Other US startups in a similar vein are Transfix, which is moving away from a “matching” model to a marketplace model for connecting carriers and shippers. Transfix raised a $42 million Series C round lead by Bowery Capital.
Stewart also mentioned that Convoy is contending with “drop-shipping” schemes as well, where a company drops off and then picks up a container to truck to its destination. TruckerPath is also working in this space along with creating other tools for truckers. The Mountain View, CA-based startup raised a $30 million debt facility in June bring its total funding to $51.5 million
Winners and losers will likely be determined by which startups are able to deliver on their promise of truly making hiring freight easier and more dependable. As with ride-hailing, it will most likely come down to the experiences of individual customers in choosing which app they use most frequently; geographically will also be a major restriction.
Brian Rogers accelerator lead at the Fedex-sponsored Epicenter Logistics Accelerator in Memphis told AgFunderNews, “I think we are closer to the beginning than the middle of the trajectory of new technology penetration into these markets,” said Rogers of both Uber Freight and Convoy.
Rogers said that the fact that trucking is decentralized and largely not digitized may slow down the adoption or penetration of these new technologies, but the talent and the innovation is there. “The indications and innovation pipelines we see first-hand are strong on future opportunities in both industries, independently and in crossover areas,” said Rogers.
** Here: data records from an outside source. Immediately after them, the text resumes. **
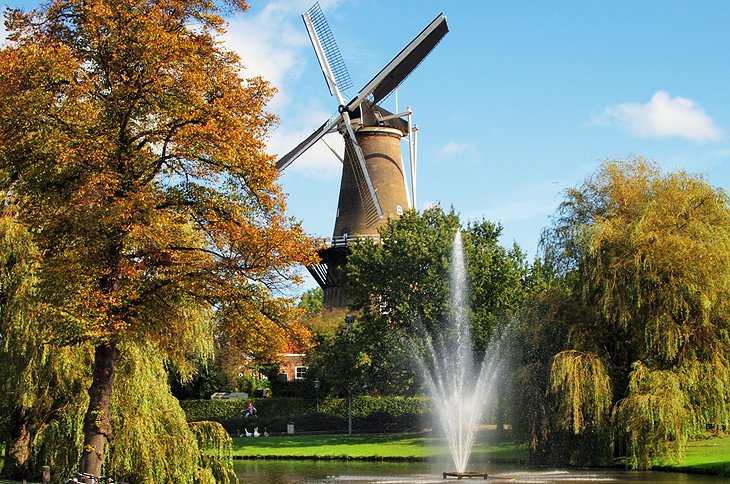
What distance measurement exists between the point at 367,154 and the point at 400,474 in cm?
3028

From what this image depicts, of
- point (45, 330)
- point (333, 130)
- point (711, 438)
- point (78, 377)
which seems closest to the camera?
point (45, 330)

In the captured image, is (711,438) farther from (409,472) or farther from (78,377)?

There are a lot of transitions happening in trucking right now that could make the customer experience better for those hiring freight. But a more efficient trucking system may be able to allow food companies and growers to hold onto more margin. Said Johnson, “Convoy and the digital-logistics movement will bring orders of magnitude of improvements to an industry that has not evolved since the inception of fax & email.”